The model built can be used to predict if a customer is going to cancel their booking or not.
We visualized different trees and their confusion matrix to get a better understanding of the model. Easy interpretation is one of the key benefits of Decision Trees.
lead_time, no_of_special_requests and market_segment_type_Offlines are the most important variable in predicting the guests that will cancel the book. We established the importance of hyper-parameters/ pruning to reduce overfitting.
According to the decision tree model -
a) If a guest booking a room with lead_time less than or equal to 158.30 there's a very high chance the guest will not cancel his or her reservation.
b) If a guest booking a room with lead_time less than or equal to 158.30 and no_of_special_requests is less than or equal to 1.62 then there is a very high chance that the guest will not cancel his or her reservation.

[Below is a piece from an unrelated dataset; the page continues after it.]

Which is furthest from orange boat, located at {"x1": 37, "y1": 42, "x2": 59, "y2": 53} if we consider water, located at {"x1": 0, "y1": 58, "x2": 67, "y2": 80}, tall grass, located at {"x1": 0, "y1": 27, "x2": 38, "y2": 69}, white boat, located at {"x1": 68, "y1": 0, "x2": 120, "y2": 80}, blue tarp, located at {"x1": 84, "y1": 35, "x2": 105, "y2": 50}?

c)If a guest booking a room with lead_time less than or equal to 158.30 and no_of_special_requests is less than or equal to 1.62 and market_segment_type_Offline is less than or equal 0.79 then there is a very high chance that the guest will not cancel his or her reservation.
It is observed that the less lead time in the reservation, less number of special requests, and fewer children lead to not cancelation guests booking. By present a good deal or service to people who have a high number of children or have a high special request it may lead to getting a lower chance of canceling between them.
It is observed that repeating guests, who stay in the hotel often and are important to brand equity will cancel their booking with a very small percentage (near to zero). so, I think offering a good deal for new guests for second booking can help the hotel to get a high number of repeat guests.
the online market segment with 82% is on the top of Market segment designation. I believe that managers should invest more in this segment.